Hello, I have a CK2610 purchased in spring 2021 it is a 2020 model. Since it was new, I have noticed that if I shut off the engine with the loader off the ground (regardless of load or height) it slowly lowers to the ground. Sometimes within a couple hours or randomly sooner or later. This makes it frustrating to do functions like: using forks to hold up a kid's 4 wheeler to change oil or adjust chain... or when splitting wood, loading the bucket with wood to move to the wood pile .. gotta keep that engine running to hold it up.... honestly, I don't know if it would stay indefinitely with the engine running or not... My question is this.... is the bucket SUPPOSED to stay where I left it ? The dealer told me it's a safety thing and you shouldn't leave it raised in the event something or someone is under it. Seems like it would be more safe if it wasn't going to settle down in short order.


----------



## Bryan S (1 mo ago)

IN addition to the settling over short time, is it normal when lowering the bucket or forks, and you CURL to remain level with your load, that the bucket or forks briefly DUMP first, unless I have the engine at full throttle, then usually this doesn't happen then. But, I prefer to run at mid throttle when moving light loads and need precision placement.


----------



## Fedup (Feb 25, 2014)

Most likely the dealer told you that because he knew it would be a hard sell to repair it, file a warranty claim and actually get paid for it.
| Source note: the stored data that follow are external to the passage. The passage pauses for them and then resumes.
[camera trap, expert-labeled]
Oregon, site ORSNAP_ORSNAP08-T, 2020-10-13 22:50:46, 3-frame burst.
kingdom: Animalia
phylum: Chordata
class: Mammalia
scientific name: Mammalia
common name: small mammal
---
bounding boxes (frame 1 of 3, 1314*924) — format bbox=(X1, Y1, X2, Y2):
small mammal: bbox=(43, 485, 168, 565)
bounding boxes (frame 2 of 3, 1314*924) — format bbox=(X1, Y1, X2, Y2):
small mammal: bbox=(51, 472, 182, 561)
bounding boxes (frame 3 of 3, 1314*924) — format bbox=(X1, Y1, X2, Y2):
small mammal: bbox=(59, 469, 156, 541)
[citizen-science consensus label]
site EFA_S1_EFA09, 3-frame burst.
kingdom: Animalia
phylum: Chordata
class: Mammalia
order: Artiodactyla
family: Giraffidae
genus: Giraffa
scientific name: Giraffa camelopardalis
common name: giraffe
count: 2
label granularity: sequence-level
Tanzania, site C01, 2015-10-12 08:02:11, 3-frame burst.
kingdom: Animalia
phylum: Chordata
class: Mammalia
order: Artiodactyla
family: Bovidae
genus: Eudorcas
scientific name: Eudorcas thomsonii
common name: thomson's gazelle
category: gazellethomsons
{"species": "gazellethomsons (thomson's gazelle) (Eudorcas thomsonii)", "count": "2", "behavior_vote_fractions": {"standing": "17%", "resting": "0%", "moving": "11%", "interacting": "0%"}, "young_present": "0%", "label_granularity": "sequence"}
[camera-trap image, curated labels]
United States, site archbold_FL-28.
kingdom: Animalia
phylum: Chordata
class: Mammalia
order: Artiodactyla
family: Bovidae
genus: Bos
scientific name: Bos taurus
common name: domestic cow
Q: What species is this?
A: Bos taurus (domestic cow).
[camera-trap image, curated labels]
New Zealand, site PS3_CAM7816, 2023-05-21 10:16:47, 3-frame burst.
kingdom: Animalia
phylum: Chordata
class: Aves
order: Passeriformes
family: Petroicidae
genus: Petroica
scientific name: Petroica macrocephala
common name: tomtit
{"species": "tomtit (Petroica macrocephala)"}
My first guess would be whoever supplied the loader and related components used an inexpensive valve, and it just doesn't have close enough tolerances to hold a load. The "drop briefly before raising" is a classic example of lesser quality valves with ineffective (or no) load checks. 

Whether or not you should be stuck replacing it with a better unit in order to use it effectively is not my call. 

Safety thing? Not hardly.


----------



## pogobill (Jan 31, 2012)

Welcome to the forum. It is inconvenient when the boom or bucket settles or weeps down. My boom stays up, but my bucket weeps a little. I use a ratchet strap, 2" to tie my forks back when needing to hold a load. Just be careful not to dump the bucket with the strap on!


----------



## ArtDK35SE (2 mo ago)

I have a New Holland 1220 and a DK35SE HST. The booms and buckets on both tractors don't move from their positions (regardless of the position they are in) after I shut-off the engines. I have to move the joysticks in order to lower them.


----------



## ck3510hb (Sep 12, 2016)

On my 3510 there is lock control to be used when working like you mention. It won't fix the problem but may prevent leak down while working on atv etc.


----------